I'm curious. I know this won't map perfectly but we're so far apart from each other that perhaps we can get some kind of reasoning analog for better understanding. To those that feel that alignment is a mandatory nexus for D&D Paladin play, which of the following game adjudication dynamics is "most" (not perfect) fitting with respect to your position of hard-coded alignment and GM ethos arbitration:
1 - A professional sports organization's drug testing policy whereby positives yield fine > suspension without pay > ban.
2 - A soccer referee's yellow card/red card protocol for rules violations.
3- A coach's training camp and in-season evaluation that yields game-plans, starting lineups and overall playing time.
1. Easily.
To me the alignment restrictions on paladins LIMIT dm abuse. We all have different moral codes. Recent TV shows like the shield, 24 and walking dead bring this out publicly the way that gaming groups have done privately since 1e.
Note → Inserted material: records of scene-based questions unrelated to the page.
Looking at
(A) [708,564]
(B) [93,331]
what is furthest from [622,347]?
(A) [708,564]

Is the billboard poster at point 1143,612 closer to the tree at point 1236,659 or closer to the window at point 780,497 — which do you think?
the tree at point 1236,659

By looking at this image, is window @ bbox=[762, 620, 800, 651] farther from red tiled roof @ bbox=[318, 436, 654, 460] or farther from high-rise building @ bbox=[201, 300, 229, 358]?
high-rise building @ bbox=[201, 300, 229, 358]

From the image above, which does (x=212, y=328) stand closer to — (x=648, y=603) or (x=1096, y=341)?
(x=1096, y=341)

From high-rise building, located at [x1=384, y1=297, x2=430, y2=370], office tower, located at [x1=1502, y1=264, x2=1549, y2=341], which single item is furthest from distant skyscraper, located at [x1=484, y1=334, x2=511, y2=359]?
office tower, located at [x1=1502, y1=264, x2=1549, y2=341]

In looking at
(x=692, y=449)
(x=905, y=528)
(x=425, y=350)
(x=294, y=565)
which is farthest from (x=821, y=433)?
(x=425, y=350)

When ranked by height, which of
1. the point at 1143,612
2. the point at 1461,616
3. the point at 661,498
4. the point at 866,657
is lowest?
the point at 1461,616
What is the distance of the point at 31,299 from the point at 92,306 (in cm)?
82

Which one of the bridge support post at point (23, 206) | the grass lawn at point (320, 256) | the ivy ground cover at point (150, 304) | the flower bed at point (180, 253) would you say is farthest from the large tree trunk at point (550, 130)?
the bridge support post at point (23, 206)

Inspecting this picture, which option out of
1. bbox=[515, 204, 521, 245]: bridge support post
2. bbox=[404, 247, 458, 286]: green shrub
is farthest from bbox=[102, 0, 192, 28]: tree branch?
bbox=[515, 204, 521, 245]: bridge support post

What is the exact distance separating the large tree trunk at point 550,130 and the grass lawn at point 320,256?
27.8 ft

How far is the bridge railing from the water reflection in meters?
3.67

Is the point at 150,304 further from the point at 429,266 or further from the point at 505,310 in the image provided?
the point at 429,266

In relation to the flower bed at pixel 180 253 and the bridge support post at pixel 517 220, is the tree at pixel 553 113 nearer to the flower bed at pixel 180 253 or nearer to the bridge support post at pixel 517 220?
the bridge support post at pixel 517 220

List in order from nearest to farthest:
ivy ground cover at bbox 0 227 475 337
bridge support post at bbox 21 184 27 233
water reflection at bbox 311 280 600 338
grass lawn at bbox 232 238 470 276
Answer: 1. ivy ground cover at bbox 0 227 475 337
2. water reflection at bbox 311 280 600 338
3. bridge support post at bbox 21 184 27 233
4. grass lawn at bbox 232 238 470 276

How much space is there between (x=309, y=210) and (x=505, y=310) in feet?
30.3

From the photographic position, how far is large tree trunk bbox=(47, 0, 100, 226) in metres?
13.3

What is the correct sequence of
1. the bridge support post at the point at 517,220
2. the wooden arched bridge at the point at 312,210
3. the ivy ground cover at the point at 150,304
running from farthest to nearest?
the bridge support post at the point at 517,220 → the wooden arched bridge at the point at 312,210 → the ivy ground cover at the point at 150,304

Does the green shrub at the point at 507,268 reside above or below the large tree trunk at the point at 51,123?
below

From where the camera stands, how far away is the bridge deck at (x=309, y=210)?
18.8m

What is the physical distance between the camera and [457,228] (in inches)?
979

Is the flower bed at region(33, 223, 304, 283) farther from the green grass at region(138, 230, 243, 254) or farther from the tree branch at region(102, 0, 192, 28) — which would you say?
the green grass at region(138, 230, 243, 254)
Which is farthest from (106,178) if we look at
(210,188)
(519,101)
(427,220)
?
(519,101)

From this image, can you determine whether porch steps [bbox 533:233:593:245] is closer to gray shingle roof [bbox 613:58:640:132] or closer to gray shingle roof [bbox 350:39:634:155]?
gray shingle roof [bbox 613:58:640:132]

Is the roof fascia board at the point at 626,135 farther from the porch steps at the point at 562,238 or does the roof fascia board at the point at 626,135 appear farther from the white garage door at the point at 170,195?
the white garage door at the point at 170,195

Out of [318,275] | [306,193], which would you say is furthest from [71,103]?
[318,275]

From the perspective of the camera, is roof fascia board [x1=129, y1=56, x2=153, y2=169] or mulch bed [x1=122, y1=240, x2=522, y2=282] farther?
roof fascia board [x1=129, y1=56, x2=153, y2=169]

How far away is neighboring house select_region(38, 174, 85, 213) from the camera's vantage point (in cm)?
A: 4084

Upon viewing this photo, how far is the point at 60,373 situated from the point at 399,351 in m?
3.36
People who all consider themselves "good" with good intentions approach conflict with evil in very different ways and with very different priorities.
Some people will accept varying degrees of evil to achieve their ends and some people see no evil at all in actions as long as they achieve a good result.
So long as we have magical powers that rely on good or evil someone must be the arbiter of what is or is not good and evil. Else they lose their flavour and dramatic weight.
Some games leave that up to the player to justify or use metagame resources to make his personal good into objective "good" that qualifies. Some games leave it totally up to the GM, and some games like traditional D&D give a strong guideline and then leave the fine details up to the GM.
To me the third way is better. None of the ways are without serious potential flaws but the 3rd way avoids the most out of game conflict and in game immersion breaking insanity.